Coal is a readily combustible black or brownish-black sedimentary rock primarily composed of carbon and hydrogen and sometimes small quantities of sulfur.  It is a fossil fuel formed by plant remains buried under layers of mud or water.  The layers prevented biodegrading, thereby preserving the carbon that the plants had derived from the atmosphere through photosynthesis. It is carbon that gives coal most of its energy-producing capability.

The most abundant deposits of coal come from what were once forests in warm, swampy areas, between 300 and 400 million years ago. Plant matter eventually changed into a substance called peat.  Over millions of years, increasing pressure and heat gradually transformed the peat into coal.  Scientists estimate that from 3 to 7 feet of compacted plant matter is required to form 1 foot of bituminous coal. 

Types of coal

As geological processes apply pressure to dead biotic matter, over time and under suitable conditions, it is transformed successively into peat, lignite, sub-bituminous coal, bituminous coal, anthracite, and finally graphite.

  • Peat, considered to be a precursor of coal, has industrial importance as a fuel in some countries, such as Ireland and Finland.
  • Lignite, also referred to as brown coal, is the lowest rank of coal and used almost exclusively as fuel for electric power generation. Jet is a compact form of lignite that is sometimes polished and has been used as an ornamental stone since ancient times.
  • Sub-bituminous coal, whose properties range from those of lignite to those of bituminous coal, is used primarily as fuel for steam-electric power generation. Additionally, it is an important source of hydrocarbons for the chemical synthesis industry.

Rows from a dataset
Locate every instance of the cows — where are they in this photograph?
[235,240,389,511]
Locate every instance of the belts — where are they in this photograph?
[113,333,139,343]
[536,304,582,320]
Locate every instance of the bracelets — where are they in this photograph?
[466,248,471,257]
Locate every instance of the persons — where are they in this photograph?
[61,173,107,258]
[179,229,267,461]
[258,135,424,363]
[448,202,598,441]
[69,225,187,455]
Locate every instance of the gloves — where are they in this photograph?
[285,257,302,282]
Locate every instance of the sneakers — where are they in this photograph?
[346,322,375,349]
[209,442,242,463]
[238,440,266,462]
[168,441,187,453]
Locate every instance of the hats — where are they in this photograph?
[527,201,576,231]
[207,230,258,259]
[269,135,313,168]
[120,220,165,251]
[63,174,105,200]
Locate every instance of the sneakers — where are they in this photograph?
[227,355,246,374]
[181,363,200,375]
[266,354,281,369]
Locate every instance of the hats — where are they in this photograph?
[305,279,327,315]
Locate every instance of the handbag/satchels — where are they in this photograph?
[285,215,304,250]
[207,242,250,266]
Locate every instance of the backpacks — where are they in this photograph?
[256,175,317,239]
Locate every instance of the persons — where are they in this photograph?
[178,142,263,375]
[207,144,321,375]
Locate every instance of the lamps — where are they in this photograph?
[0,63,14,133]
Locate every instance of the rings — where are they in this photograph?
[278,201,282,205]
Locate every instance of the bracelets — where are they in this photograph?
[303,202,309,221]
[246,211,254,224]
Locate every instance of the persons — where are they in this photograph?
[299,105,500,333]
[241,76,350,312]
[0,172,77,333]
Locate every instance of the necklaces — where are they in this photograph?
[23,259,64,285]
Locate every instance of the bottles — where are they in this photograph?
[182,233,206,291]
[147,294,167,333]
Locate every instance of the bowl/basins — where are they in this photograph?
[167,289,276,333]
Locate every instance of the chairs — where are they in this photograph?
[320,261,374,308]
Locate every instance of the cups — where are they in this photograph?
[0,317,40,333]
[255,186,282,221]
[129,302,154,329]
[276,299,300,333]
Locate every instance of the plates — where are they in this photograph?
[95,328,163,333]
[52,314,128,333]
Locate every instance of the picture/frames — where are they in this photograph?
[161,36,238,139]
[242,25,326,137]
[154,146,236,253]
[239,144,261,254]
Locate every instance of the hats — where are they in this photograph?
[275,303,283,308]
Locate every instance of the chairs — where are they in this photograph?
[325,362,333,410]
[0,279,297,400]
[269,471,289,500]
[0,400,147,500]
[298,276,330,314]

### Short exercise 1
According to the coal text, how many feet of compacted plant matter does it take to form 1 foot of bituminous coal?
### Short exercise 2
Write out the coal text from "As geological processes" to "chemical synthesis industry.", swapping in "electricity production" wherever "power generation" appears.

### Full response 1
From 3 to 7 feet.

### Full response 2
As geological processes apply pressure to dead biotic matter, over time and under suitable conditions, it is transformed successively into peat, lignite, sub-bituminous coal, bituminous coal, anthracite, and finally graphite.

  • Peat, considered to be a precursor of coal, has industrial importance as a fuel in some countries, such as Ireland and Finland.
  • Lignite, also referred to as brown coal, is the lowest rank of coal and used almost exclusively as fuel for electric electricity production. Jet is a compact form of lignite that is sometimes polished and has been used as an ornamental stone since ancient times.
  • Sub-bituminous coal, whose properties range from those of lignite to those of bituminous coal, is used primarily as fuel for steam-electric electricity production. Additionally, it is an important source of hydrocarbons for the chemical synthesis industry.